The Season 5 finale of Fresh Off the Boat was written to be the series finale. She said ABC gave her its blessing to pursue other projects. Then her film Crash Rich Asians was a big success and the network decided to renew the show. It was “sort of a bad look to cancel the one Asian American sitcom,” she said. Wu, still under contract and required to do Season 6, felt “lied to” and disappointed because she wouldn’t get the “clean slate I was looking forward to.” Plus, she had to drop out of projects she had lined up.
So she tweeted, which she now knows wasn’t the right move, about her upset over the renewal. She said the backlash was immediate and it was especially hurtful that the Asian Americans “were the ones who piled on” the most. The biggest sting was getting direct messages from a former colleague, an Asian actress, “who should have been my ally.”
The messages — accusing her of sullying the one shining beacon of hope for Asian Americans — stung. That triggered her suicidal thoughts.

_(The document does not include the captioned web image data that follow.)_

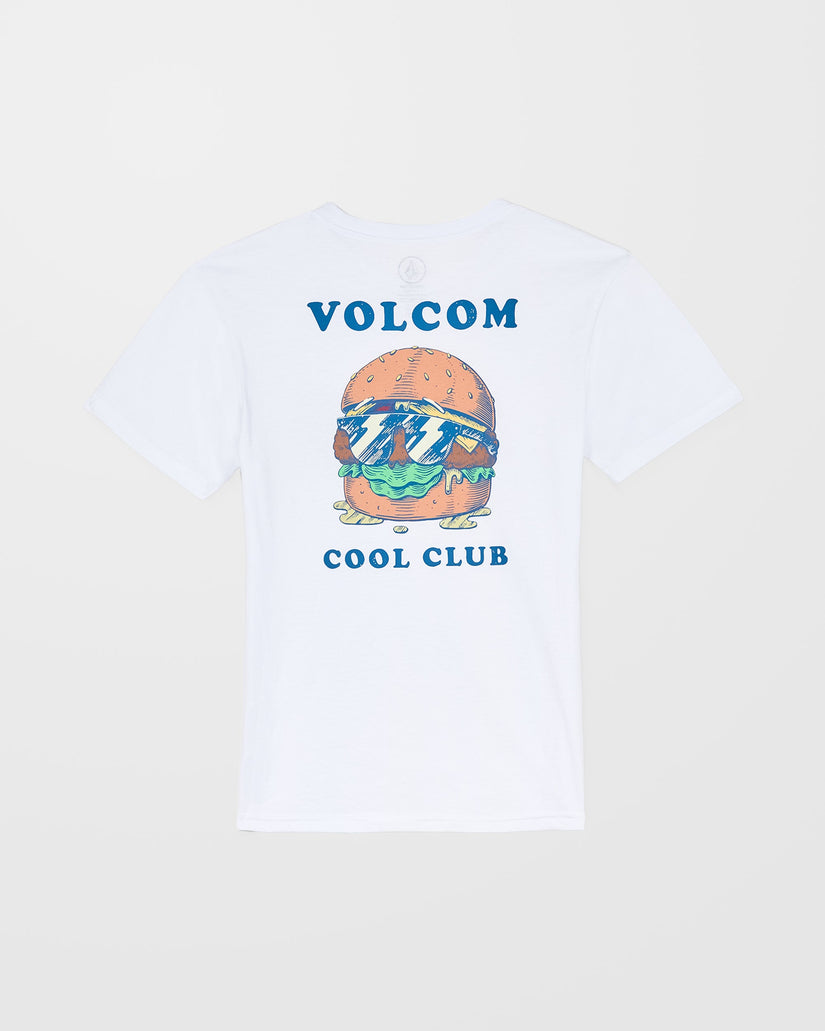 Burgstone Pocket T-Shirt - White - (KIDS)
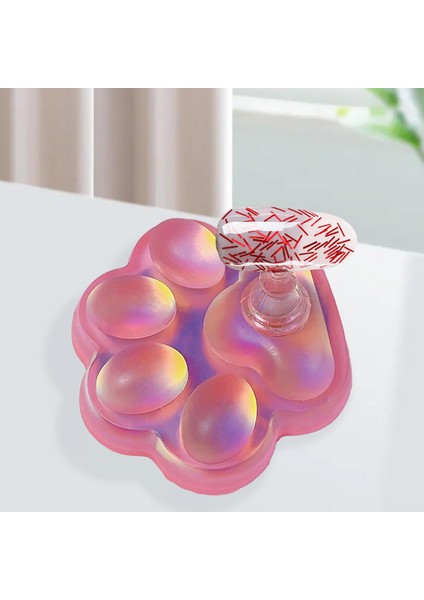 Akrilik Tırnak Sanatı Uygulaması Ev Diy Pembe Için Yeniden Kullanılabilir Kedi Pençesini Eğitiyor (Yurt Dışından) fırsatları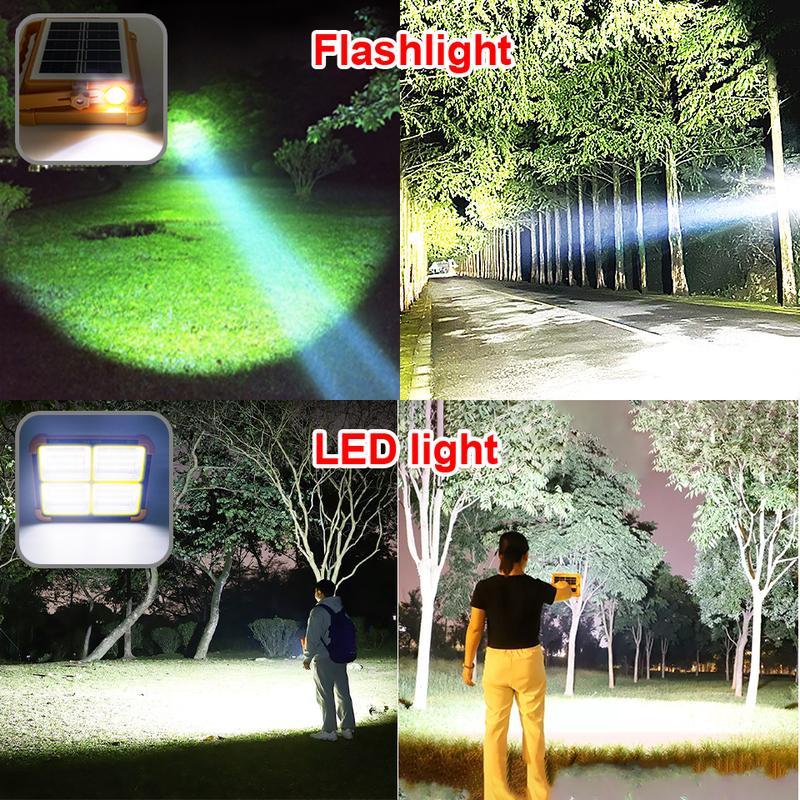 66000000LM Outdoor Solar Lamp Super Bright LED Solar Light External Solarlight Solar Hanging Lantern 20000mAh Rechargeable Light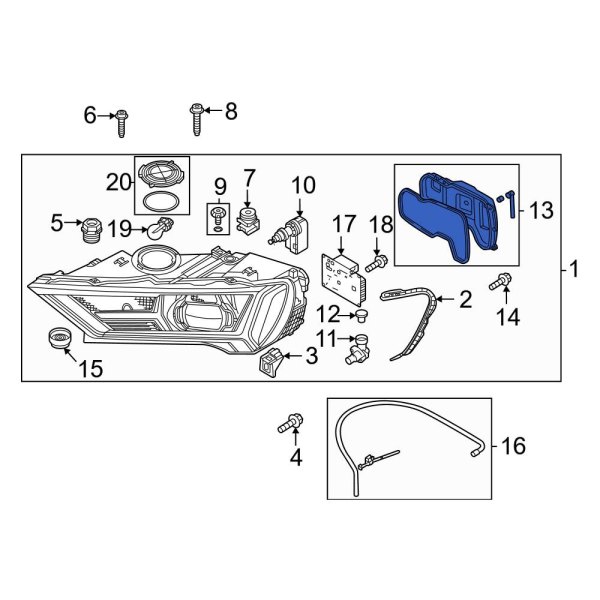 Headlight Bulb Cap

After Wu’s tweet backlash, she dropped off of social media for three years. She didn’t discuss her suicide attempt or hospitalization publicly and tried to keep a low profile. She recalled in the immediate aftermath being “punished and mocked” — and recalled a story about attending a gala honoring Asian American icons and changemakers in the entertainment industry in late 2019.
Fresh Off the Boat was being honored at the event and there was so much controversy around her that she initially declined to attend. Plus, she was in a “raw place” and didn’t want to be the target of mockery. She expressed this and was told she was beloved and it would “only be warm energy and positive vibes” if she came. She said it was a bait and switch.
“They sat me in the front row, and had all these cameras on me, and within 10 minutes the host of the show made a crack at me,” she recalled. “I was sitting there alone trying not to cry in a public setting… They had promised they wouldn’t mock me and they did it right off the bat. I felt like they were setting me up… It felt like a betrayal from the Asian American community. A couple months prior to that, I was in the emergency room.”
She said the host — Simu Liu — “did the right thing and he apologized. It was a sincere apology.”
Wu’s book of essays is out now and also shares that she was sexually assaulted in her twenties.
If you or someone you know are experiencing suicidal thoughts, call 911, or call the National Suicide Prevention Lifeline at 1-800-273-8255 or text HOME to the Crisis Text Line at 741741.